Food residue and dirt – it’s not surprising that the kitchen sink is one of the germiest places in your home. Image: Top Drawer Luxury Home Builder

2. Kitchen sink

Gerba says the kitchen contains more germs than the bathroom, and the kitchen sink places second in the germiest places in your home. That’s not hard to believe when you consider that this is the place where you wash dirt and germs off of raw food. It’s also the spot where you rinse your plates and utensils before placing them in the dishwasher. In the NSF study, 45% of the sinks contained coliform bacteria and 27% contained mold.

At least once a week, preferably twice, disinfect the sink (including the sides). Drains and disposals should be disinfected at least once a month. If you use a bleach solution, be sure to rinse afterward.

kitchen sink

The areas around a bathroom sink are no less germy than those in the kitchen. Image: Signature Hardware

3. Toothbrush holder

No, the toilet is not the germiest place in your bathroom – that distinction goes to your toothbrush holder. In fact, Gerba believes the toilet seat might be the least germy place in your bathroom, because it gets cleaned more regularly than other places. However, if your toothbrush holder is located close to the toilet, it may be subject to particles that are sprayed through the air when you flush. An alarming 64% of toothbrush holders contained mold and yeast, 27% contained coliform and 14% contained staph.

Close the toilet when you flush and try to keep your toothbrush holder as far away from the toilet as possible. On a weekly basis, put the holder in the dishwasher’s sanitizing cycle (assuming it’s dishwasher safe), and consider replacing toothbrushes on a quarterly basis.

kitchen sink

Furry friends, perhaps unsurprisingly, contribute to a germy household. Image: Sander & Sons Kitchen and Bath

4. Pet bowl and pet toys

Many of your pet’s favorite objects are also bastions of germs. In fact, 45% of bowls contained mold and yeast and 18% contained coliform bacteria. Among pet toys, 55% contained yeast and mold and 23% contained staph bacteria.
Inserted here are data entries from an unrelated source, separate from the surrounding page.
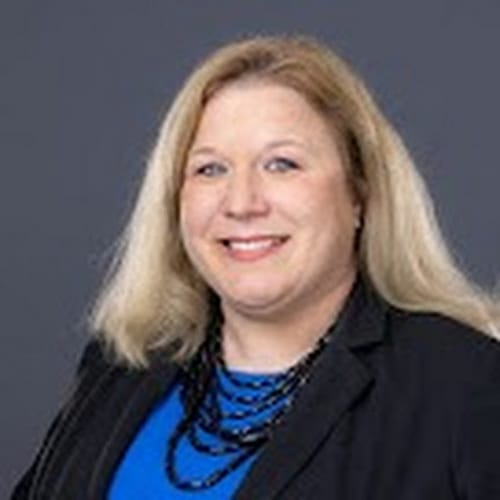 Headshot of Janelle Nash White, LPC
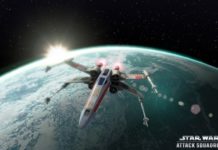 Teaser tráiler del videojuego online «Star Wars: Attack Squadrons» Star Wars: Attack Squadrons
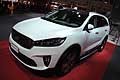 Kia Sorrento grande suv al Motor Show Bologna 2017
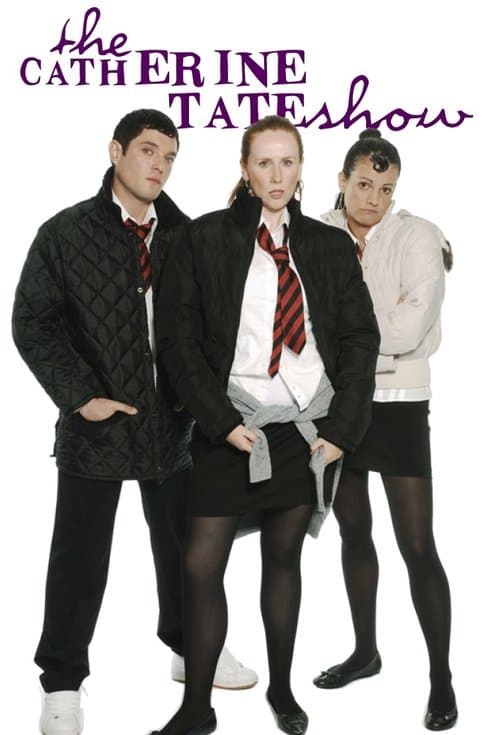 The Catherine Tate Showのポスター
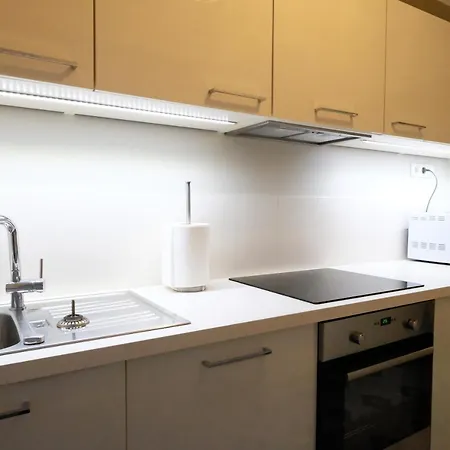 - 2 Bedroom On Old Town Main Street Viru * Tallin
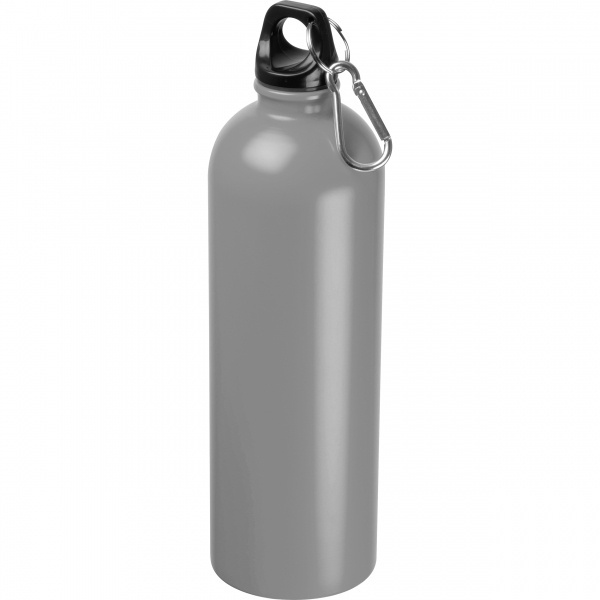 Logotrade advertising product picture of: Stainless steel drinking bottle Ostrov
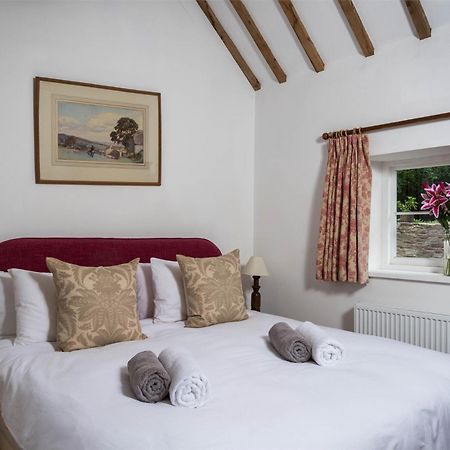 Villa 4 Bed In Hay-On-Wye Town Bn116 Exterior foto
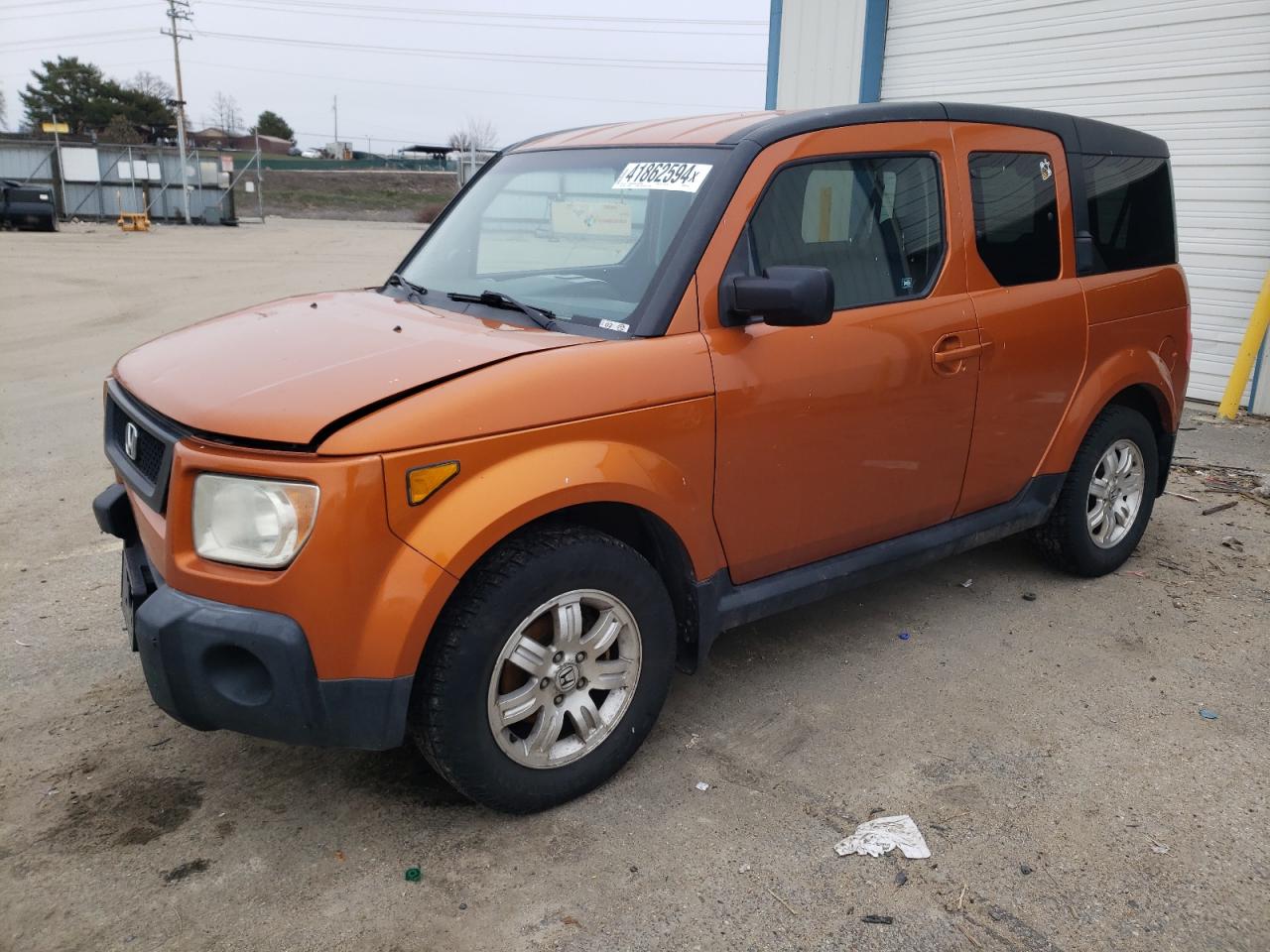 Photo 0 VIN: 5J6YH28786L021768 - HONDA ELEMENT 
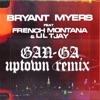 Gan-Ga (feat. French Montaña & Lil Tjay) [Uptown Remix] - Single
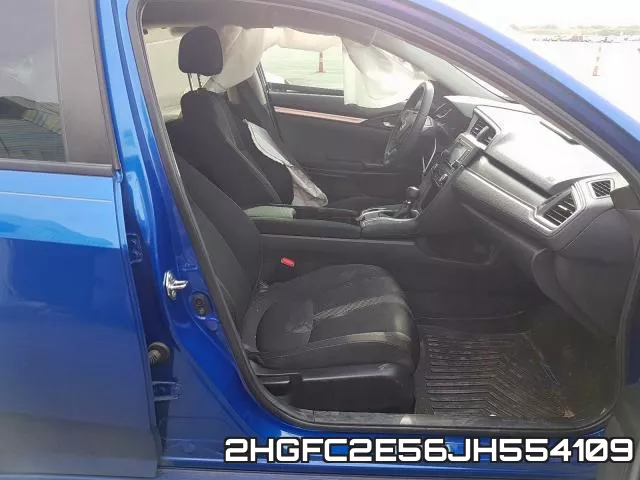 2HGFC2E56JH554109 фото 6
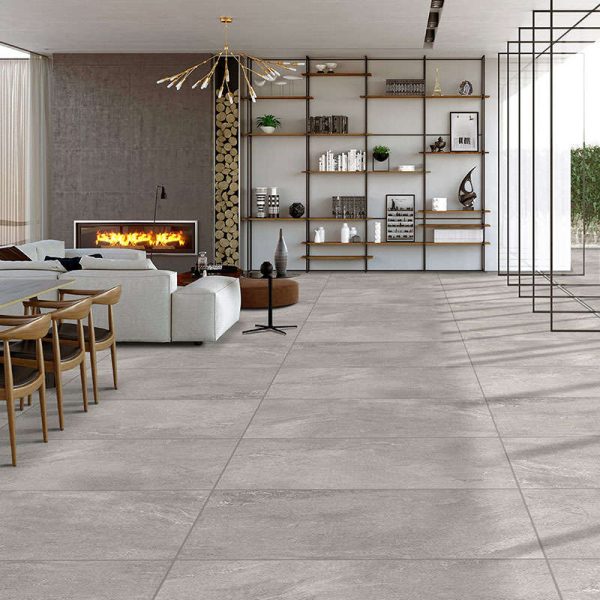 Electo Silver Glossy 60x120 Rett - Image 2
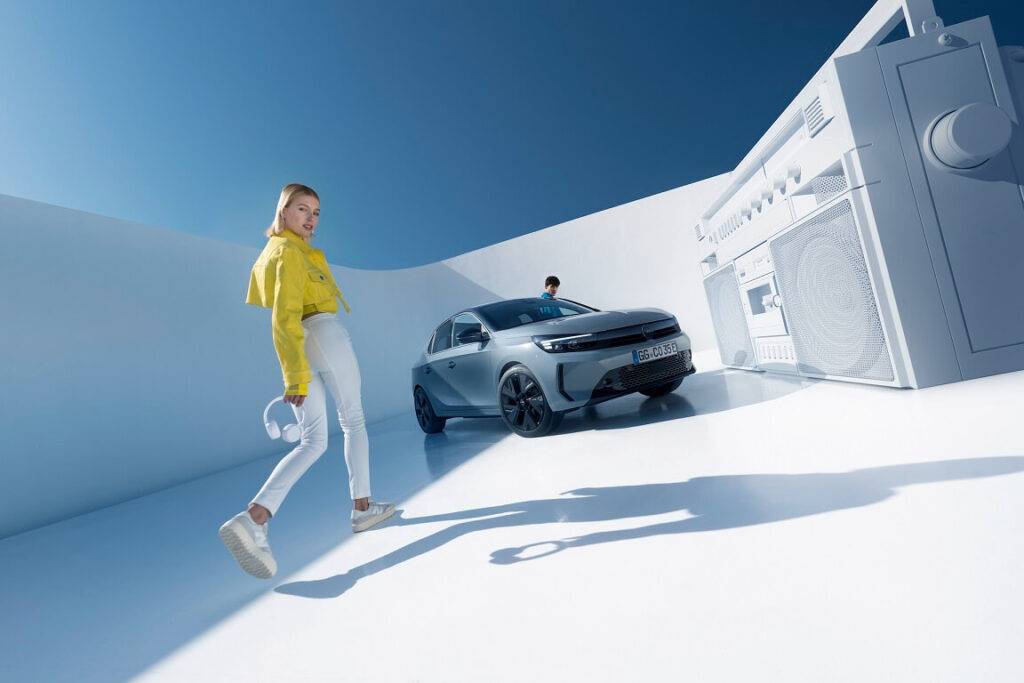 Mazās klases bestsellers: Opel prezentē jauno Corsa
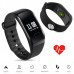 Orologio Sport digitale Smart Health SP1 braccialetto fitness frequenza cardiaca e pedometro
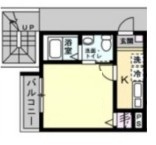 ブリーゼ金沢文庫の間取り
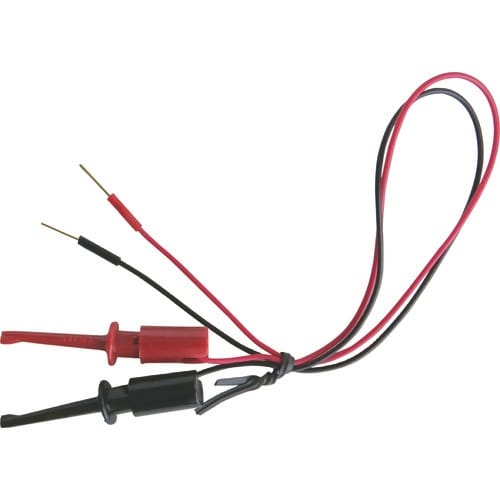 テイシン ジャンバーテストリード 25cm チェッ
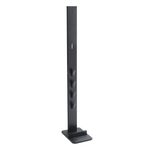 PureMounts Bodenständer für Dyson® Vacuum, schwarz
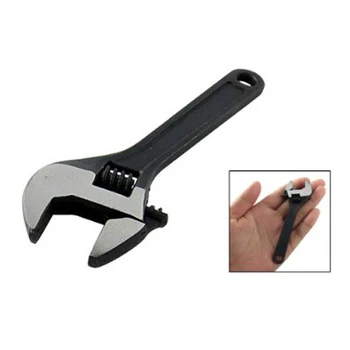 DSHA New Hot 4 Inch Professional DIY Adjustable Wrench Spanner Hand Grip Tool 
DSHA New Hot 4 Inch Professional DIY Adjustable Wrench Spanner Hand Grip Tool
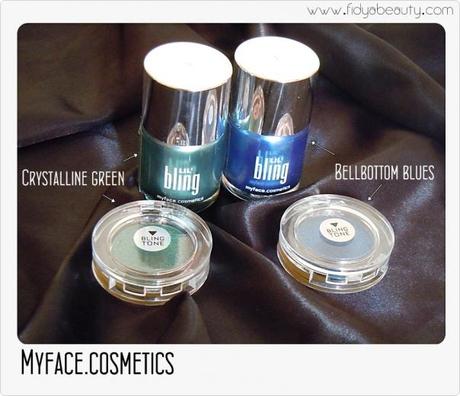 Myface.cosmetics, Blingtone e Lil’Bling nail!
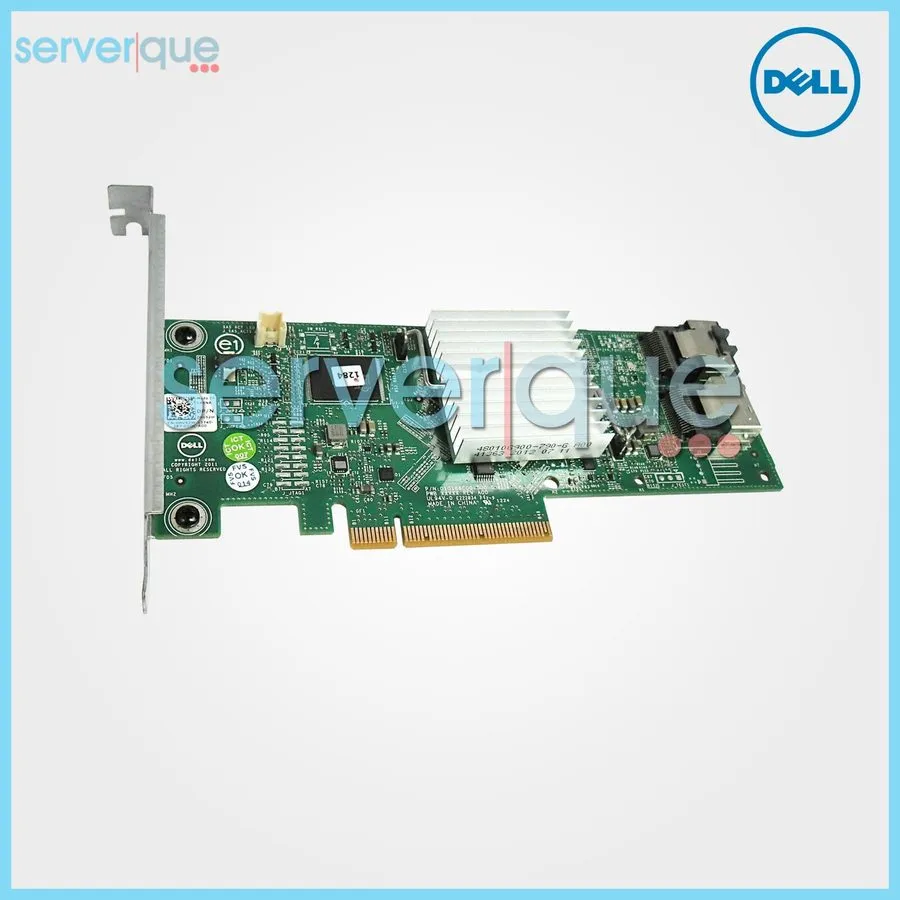 Контроллер Dell PERC H310 8-Port 6Gb/s SAS Adapter RAID Controller 0HV52W HV52W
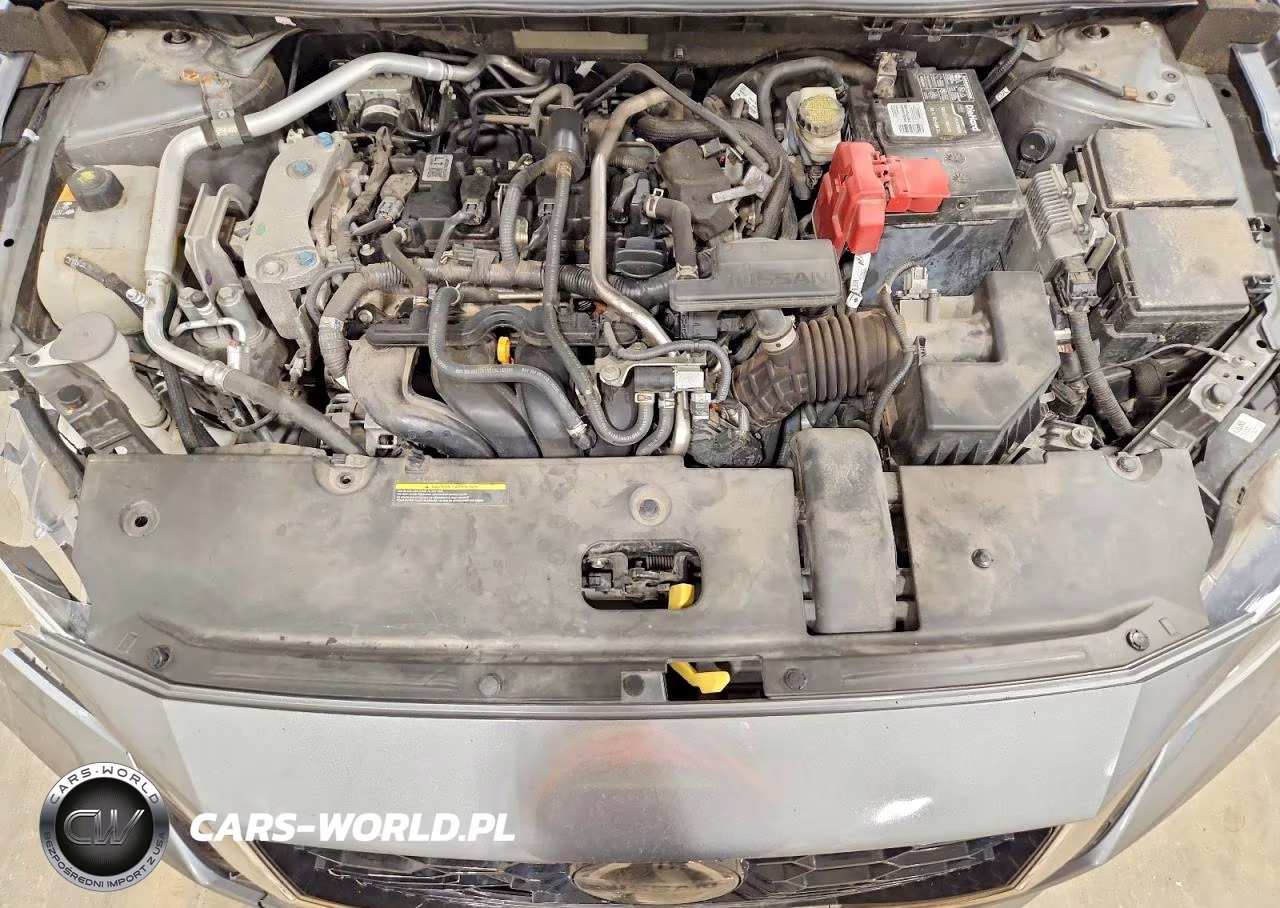 2020 Nissan Sentra Sr VIN:3N1AB8DV3LY235993 - 11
Clean your pet’s bowls daily. The NSF recommends either washing them on the dishwasher’s disinfecting cycle or washing by hand using soapy water. If you choose to wash them by hand, soak the bowls in a bleach solution for 10 minutes once a week. Clean hard toys with soapy water, then rinse, disinfect and air-dry. Soft toys can be cleaned on your washing machine’s sanitizing cycle. The NSF also recommends that everyone in the home wash their hands after making contact with pets.

kitchen sink

Clean your coffee maker regularly to ensure you’re not drinking bacteria with your daily caffeine. Image: Mauricio Nava Design LLC

5. Coffee reservoir

That coffee maker could be giving you more than just a jolt of caffeine. The coffee reservoir is not only damp, but also dark, making it an ideal place for germs to thrive. In the NSF study, half of the reservoirs contained yeast and mold and 9% contained coliform bacteria.

To clean the coffee reservoir, pour four cups of vinegar into the reservoir, wait 30 minutes, then brew the vinegar as you would brew coffee. Afterward, brew at least two cycles of water to rinse the vinegar out.

kitchen sink

Bathroom faucet handles require daily maintenance to stay bacteria-free. Image: Artsaics Studios

6. Bathroom faucet handles

Unless you have a touchless faucet in your bathroom, faucet handles are some of the germiest places in your home. It makes sense: Turning on the faucet is the step between using the bathroom and washing your hands. The NSF study found that 27% of faucet handles contained staph and 9% contained coliform bacteria.

On a daily basis, clean your faucet handles with a disinfectant spray or disinfecting wipes.